• EXERCISE:
Please update the items below by replacing "dark water" with "open water" wherever it occurs and leaving every other word unchanged. Omit the pictures from your answer.

======== LISTING

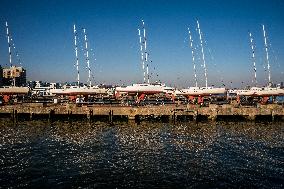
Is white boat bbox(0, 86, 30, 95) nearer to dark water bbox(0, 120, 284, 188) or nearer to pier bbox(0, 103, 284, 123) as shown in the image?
pier bbox(0, 103, 284, 123)

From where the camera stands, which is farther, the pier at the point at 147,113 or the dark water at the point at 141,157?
the pier at the point at 147,113

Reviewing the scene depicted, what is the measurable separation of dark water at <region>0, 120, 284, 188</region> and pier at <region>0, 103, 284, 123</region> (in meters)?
6.24

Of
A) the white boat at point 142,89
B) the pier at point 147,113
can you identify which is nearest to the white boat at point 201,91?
the white boat at point 142,89

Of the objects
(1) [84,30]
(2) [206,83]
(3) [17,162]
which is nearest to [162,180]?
(3) [17,162]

================

• COMPLETED EXERCISE:
Is white boat bbox(0, 86, 30, 95) nearer to open water bbox(0, 120, 284, 188) or nearer to pier bbox(0, 103, 284, 123) as shown in the image?
pier bbox(0, 103, 284, 123)

From where the camera stands, which is farther, the pier at the point at 147,113 or the open water at the point at 141,157?
the pier at the point at 147,113

Reviewing the scene depicted, what is the measurable separation of open water at <region>0, 120, 284, 188</region> and pier at <region>0, 103, 284, 123</region> (in meters)?
6.24

Of
A) the white boat at point 142,89
B) the pier at point 147,113
can you identify which is nearest to the white boat at point 201,91?
the white boat at point 142,89

Of the objects
(1) [84,30]
(2) [206,83]
(3) [17,162]
which is nearest to [162,180]?
(3) [17,162]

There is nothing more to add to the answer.